第二次世界大戦後のアメリカ社会やアメリカ社会学を批判してきたC・ライト・ミルズ(1916-62年)が45歳で亡くなった時、社会学の雑誌に載ったある追悼文で、これで社会学は少しは平穏になるだろう、と言われた。ミルズはそのようなイメージの社会学者であり、知識人であった。ミルズは、代表作の『新しい権力者』『ホワイト・カラー』『パワー・エリート』の階級三部作で、大衆社会論やエリート論を展開して議論を巻き起こした。それらの後に書かれた『社会学的想像力』(以下、本書)も、パーソンズやラザースフェルド(とくに後者はミルズをコロンビア大学に誘ってくれた恩人の一人である(注1))を名指しで批判した論争の書であった。
また本書は、自著『パワー・エリート』を3行で要約してみたり、『ホワイト・カラー』などにおける大衆社会論のテーゼである「陽気なロボット」という用語を使用したりしており、本書執筆時までのミルズの研究のダイジェスト的なものとしても読むことができる。また、その後のミルズの知識人論や死後の学生運動への影響についてもある程度示唆する内容となっている。

所与の一覧:
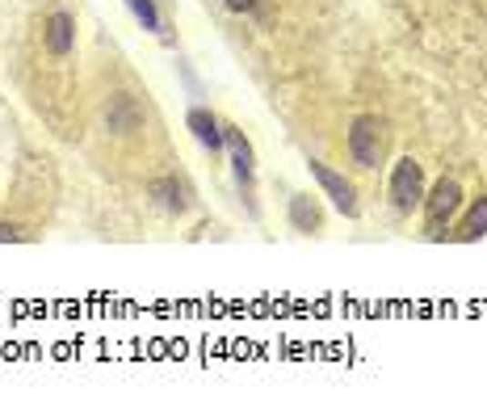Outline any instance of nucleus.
==
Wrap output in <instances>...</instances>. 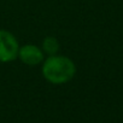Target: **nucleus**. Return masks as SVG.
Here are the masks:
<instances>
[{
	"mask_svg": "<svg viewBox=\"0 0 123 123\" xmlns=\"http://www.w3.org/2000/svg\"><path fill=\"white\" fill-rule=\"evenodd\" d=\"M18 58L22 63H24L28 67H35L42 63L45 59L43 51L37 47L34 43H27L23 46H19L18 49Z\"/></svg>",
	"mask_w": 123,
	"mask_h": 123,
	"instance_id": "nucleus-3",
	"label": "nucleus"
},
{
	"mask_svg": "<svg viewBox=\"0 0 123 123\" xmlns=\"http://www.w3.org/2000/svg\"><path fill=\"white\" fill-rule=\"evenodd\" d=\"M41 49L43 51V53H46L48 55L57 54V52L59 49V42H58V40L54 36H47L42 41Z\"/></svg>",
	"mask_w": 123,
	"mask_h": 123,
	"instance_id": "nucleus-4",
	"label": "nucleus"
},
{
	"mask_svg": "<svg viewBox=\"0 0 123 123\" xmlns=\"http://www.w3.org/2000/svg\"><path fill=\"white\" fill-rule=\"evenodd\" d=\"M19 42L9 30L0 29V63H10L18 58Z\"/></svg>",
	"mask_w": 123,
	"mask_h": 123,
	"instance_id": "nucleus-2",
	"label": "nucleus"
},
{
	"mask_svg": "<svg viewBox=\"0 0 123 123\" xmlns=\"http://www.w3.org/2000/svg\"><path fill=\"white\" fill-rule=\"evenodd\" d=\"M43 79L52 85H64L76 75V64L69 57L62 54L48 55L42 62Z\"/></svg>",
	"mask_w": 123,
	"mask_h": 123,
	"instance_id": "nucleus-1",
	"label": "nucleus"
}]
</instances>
--
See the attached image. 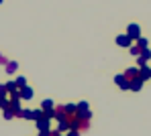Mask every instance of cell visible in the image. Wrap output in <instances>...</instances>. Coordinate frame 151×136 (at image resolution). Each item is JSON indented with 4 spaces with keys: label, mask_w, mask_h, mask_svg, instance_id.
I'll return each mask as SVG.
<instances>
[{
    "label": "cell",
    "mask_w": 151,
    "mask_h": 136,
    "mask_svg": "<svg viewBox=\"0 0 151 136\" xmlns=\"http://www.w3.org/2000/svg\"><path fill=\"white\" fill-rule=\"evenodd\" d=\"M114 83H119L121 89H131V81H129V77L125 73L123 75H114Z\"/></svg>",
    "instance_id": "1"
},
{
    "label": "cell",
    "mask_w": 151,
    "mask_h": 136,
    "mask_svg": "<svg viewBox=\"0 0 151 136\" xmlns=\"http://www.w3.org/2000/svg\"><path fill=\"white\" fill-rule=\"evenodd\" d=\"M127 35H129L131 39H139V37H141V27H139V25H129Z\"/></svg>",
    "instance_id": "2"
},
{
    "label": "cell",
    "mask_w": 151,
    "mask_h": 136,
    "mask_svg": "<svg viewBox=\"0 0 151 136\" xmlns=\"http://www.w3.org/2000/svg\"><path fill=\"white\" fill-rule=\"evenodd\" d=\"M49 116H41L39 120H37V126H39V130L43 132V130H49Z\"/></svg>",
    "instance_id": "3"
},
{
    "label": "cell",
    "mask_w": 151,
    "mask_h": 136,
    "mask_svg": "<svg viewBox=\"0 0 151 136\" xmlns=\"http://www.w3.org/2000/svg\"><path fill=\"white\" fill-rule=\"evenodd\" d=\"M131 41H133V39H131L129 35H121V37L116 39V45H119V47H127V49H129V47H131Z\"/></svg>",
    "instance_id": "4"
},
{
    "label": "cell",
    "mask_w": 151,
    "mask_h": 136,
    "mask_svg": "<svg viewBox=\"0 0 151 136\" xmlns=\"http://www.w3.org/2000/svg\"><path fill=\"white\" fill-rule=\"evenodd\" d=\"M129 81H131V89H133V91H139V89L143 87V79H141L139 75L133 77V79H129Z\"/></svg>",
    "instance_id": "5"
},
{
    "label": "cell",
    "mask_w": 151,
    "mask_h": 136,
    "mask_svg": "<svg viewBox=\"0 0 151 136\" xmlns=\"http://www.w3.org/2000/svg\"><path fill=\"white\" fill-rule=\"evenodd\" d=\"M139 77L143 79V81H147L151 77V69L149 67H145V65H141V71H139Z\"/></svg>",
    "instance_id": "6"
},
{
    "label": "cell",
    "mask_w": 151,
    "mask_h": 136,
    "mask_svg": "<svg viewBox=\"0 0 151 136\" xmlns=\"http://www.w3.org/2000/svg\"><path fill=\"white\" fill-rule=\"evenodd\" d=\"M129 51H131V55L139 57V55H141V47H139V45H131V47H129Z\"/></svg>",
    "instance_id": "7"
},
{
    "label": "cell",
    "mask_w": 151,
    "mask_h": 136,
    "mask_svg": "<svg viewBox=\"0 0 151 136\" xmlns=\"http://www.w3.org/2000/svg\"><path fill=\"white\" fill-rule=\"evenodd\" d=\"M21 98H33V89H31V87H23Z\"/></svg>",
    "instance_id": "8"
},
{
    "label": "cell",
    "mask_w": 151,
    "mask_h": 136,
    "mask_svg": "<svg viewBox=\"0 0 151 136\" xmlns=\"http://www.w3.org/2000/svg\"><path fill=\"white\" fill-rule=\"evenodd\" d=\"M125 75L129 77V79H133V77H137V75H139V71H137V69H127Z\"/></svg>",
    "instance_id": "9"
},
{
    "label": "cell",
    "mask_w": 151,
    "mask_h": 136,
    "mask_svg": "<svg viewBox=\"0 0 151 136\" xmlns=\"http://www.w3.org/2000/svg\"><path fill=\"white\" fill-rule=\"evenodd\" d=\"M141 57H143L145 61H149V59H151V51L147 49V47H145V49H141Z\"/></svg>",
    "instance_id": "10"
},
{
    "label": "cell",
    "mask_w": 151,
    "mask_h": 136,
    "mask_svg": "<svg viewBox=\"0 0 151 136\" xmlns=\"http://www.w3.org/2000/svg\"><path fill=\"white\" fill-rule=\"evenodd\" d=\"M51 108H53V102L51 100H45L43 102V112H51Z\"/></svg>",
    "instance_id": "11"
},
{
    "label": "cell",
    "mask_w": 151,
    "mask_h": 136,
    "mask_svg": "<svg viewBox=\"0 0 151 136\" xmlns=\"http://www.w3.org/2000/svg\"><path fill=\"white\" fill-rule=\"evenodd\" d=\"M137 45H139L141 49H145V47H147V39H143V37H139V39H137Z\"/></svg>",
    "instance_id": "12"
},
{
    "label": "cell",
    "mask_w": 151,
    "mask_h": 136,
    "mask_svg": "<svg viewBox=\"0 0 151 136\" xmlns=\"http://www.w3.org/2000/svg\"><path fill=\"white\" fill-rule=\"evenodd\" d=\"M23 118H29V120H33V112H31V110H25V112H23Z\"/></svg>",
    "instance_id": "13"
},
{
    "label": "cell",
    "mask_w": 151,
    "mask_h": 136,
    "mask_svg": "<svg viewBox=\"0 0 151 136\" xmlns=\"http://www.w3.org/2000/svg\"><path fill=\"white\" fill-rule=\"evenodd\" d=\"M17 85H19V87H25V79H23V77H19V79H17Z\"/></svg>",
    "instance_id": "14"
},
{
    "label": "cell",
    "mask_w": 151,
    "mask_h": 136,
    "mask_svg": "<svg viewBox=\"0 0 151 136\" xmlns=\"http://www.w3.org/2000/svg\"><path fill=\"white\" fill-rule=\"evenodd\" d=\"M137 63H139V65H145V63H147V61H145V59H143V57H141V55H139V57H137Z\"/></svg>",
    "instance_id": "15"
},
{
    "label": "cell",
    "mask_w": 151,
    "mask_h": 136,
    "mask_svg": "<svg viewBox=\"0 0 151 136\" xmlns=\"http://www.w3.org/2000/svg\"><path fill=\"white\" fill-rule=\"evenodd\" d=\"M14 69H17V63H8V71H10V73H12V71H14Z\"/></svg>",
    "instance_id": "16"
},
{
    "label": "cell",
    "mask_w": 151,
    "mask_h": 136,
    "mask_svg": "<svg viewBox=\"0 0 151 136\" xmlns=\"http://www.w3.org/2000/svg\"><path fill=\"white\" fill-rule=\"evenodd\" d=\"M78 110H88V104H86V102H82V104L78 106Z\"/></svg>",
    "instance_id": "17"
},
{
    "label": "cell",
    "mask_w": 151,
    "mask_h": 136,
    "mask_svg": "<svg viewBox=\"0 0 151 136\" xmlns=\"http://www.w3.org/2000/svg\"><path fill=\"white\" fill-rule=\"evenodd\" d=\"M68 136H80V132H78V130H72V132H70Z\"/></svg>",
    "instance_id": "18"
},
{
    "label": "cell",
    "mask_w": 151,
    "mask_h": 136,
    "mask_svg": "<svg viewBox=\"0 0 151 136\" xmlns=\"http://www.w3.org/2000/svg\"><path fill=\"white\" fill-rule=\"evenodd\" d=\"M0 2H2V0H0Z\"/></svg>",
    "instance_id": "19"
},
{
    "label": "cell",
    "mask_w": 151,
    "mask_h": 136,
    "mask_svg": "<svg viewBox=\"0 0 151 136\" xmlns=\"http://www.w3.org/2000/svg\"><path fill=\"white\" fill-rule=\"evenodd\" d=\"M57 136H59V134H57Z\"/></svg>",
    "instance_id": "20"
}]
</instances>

記述問題 1: 本文によると、ミルズをコロンビア大学に誘ってくれた恩人の一人とはだれか。
記述問題 2:
次の(a)〜(c)が本文の内容と合っているかどうかを答え、判断の根拠となる本文の語句をそのまま引用しなさい。
(a) 『社会学的想像力』は、階級三部作よりも前に書かれた。
(b) 『社会学的想像力』では、自著『パワー・エリート』が3行で要約されている。
(c) ミルズの追悼文では、社会学がこれからさらに騒がしくなるだろうと言われた。
記述問題 3: ミルズの『社会学的想像力』を紹介する本文を、最後の文の後から書き継ぎなさい。

正答 1: ラザースフェルド

正答 2:
(a) いいえ。「それらの後に書かれた『社会学的想像力』」
(b) はい。「自著『パワー・エリート』を3行で要約してみたり」
(c) いいえ。「これで社会学は少しは平穏になるだろう、と言われた」

正答 3:
社会学的想像力という概念
本書は、当時の文脈において話題になっただけではなく、その後の社会学の基本文献となり、さらには社会学の専門家に限らず広く読まれてきた。その理由の一つはもちろん「社会学的想像力」というキャッチフレーズである。社会学的想像力とは、私たちひとりひとりの人生(個人史)と歴史とが結びついていることを発見し、その結びつきを社会構造の中で理解する力である。ここでのポイントは、社会と個人史との結びつきを強調するところである。
社会学は社会を研究する。しかしいきなり社会なるものを研究すると言われても、その対象は雲を掴むようだ。社会に出ると、はじめて社会がリアルに感じられて、社会学がよく分かるようになると言われることもある(私事だが、私は母に「社会のことなら、あんたより自分のほうがよく知っている」と何度も言われてきた)。そこで、社会をそれだけで研究するのではなく、社会とあなたの人生との結びつきを考えるのが社会学である、と言い切ったのが、社会学入門書としての本書の意義である。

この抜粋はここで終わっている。